A lei hoje existente é de 1965, está toda ultrapassada. Ninguém cogitava fazer lei contra operações policiais ou grupos, ou coisa do tipo. Ali aparecem todos os exageros de juízes, promotores, policiais, auditores fiscais, de membros de CPI, veja que a toda hora estamos dando, eu mesmo dei várias liminares contra condução coercitiva, de depoentes em CPI, ou mesmo para assegurar o direito ao silêncio. Então, a mim me parece que isso é inclusive um instrumento de reequilíbrio dessa relação que é de hipossuficiência do cidadão frente às autoridades.
Não vai intimidar juízes e investigadores?

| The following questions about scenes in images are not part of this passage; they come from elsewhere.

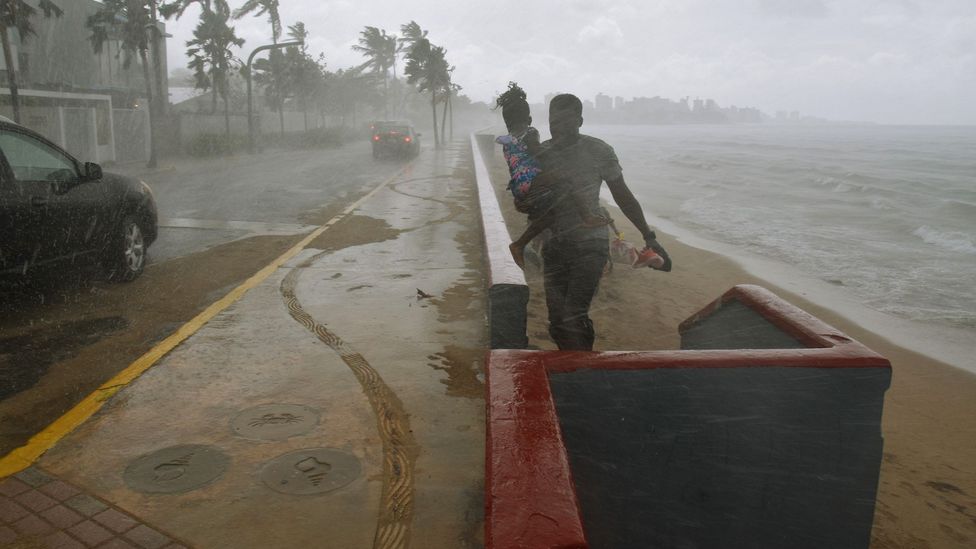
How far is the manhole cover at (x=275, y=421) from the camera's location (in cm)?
368

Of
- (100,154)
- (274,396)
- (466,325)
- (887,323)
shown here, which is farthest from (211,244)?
(100,154)

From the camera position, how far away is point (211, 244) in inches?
368

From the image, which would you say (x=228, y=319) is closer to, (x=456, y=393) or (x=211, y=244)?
(x=456, y=393)

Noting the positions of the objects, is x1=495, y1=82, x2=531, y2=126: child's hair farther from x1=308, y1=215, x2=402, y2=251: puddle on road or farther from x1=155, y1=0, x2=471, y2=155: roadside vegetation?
x1=155, y1=0, x2=471, y2=155: roadside vegetation

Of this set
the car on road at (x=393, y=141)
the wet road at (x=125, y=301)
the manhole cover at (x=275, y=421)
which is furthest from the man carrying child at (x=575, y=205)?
the car on road at (x=393, y=141)

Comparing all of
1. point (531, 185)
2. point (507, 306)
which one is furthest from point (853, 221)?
point (531, 185)

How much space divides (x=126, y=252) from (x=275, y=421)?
3990 millimetres

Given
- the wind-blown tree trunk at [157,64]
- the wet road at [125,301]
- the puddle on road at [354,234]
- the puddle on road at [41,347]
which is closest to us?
the wet road at [125,301]

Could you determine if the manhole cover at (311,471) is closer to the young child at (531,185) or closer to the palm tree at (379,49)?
the young child at (531,185)

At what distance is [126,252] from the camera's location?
6844 mm

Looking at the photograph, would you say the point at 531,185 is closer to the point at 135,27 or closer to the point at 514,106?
the point at 514,106

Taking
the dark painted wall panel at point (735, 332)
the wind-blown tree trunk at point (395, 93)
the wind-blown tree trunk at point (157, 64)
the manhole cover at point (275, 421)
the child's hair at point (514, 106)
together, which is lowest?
the manhole cover at point (275, 421)

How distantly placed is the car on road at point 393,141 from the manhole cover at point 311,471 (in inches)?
996

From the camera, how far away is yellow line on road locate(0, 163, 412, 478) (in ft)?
11.0
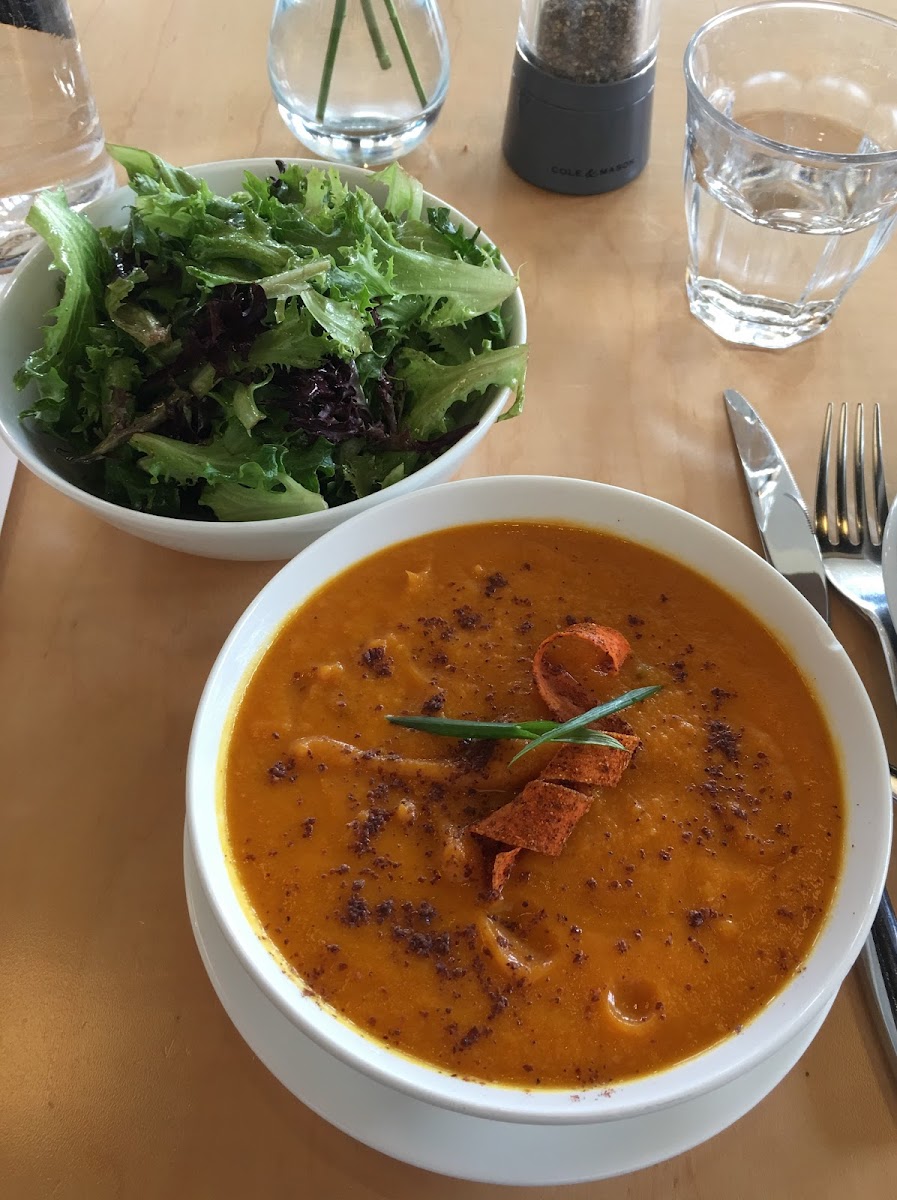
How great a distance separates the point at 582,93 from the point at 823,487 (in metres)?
1.01

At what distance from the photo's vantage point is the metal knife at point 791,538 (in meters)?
1.22

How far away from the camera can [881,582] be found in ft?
5.18

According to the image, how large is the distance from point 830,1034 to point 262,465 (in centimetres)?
109

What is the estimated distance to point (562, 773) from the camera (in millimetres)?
1189

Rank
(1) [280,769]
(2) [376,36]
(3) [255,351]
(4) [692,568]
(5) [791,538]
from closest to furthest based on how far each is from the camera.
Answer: (1) [280,769] < (4) [692,568] < (3) [255,351] < (5) [791,538] < (2) [376,36]

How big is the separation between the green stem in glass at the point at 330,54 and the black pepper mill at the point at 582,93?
41 centimetres

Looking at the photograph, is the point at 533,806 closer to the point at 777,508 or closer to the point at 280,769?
the point at 280,769

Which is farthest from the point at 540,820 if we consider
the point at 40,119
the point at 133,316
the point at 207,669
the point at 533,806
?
the point at 40,119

O próprio nome ‘juiz de direito’ supõe que seja ‘juiz de direito’, não ‘juiz do errado’. O juiz falar: ‘Preciso ter mais liberdade, fazer algo mais enfático, quem sabe dar um tapa no réu?’ Quer dizer, não, isso não pode. Então, cumprir a lei no seu rigor. Quem é rigoroso para com os outros tem de ser para consigo mesmo.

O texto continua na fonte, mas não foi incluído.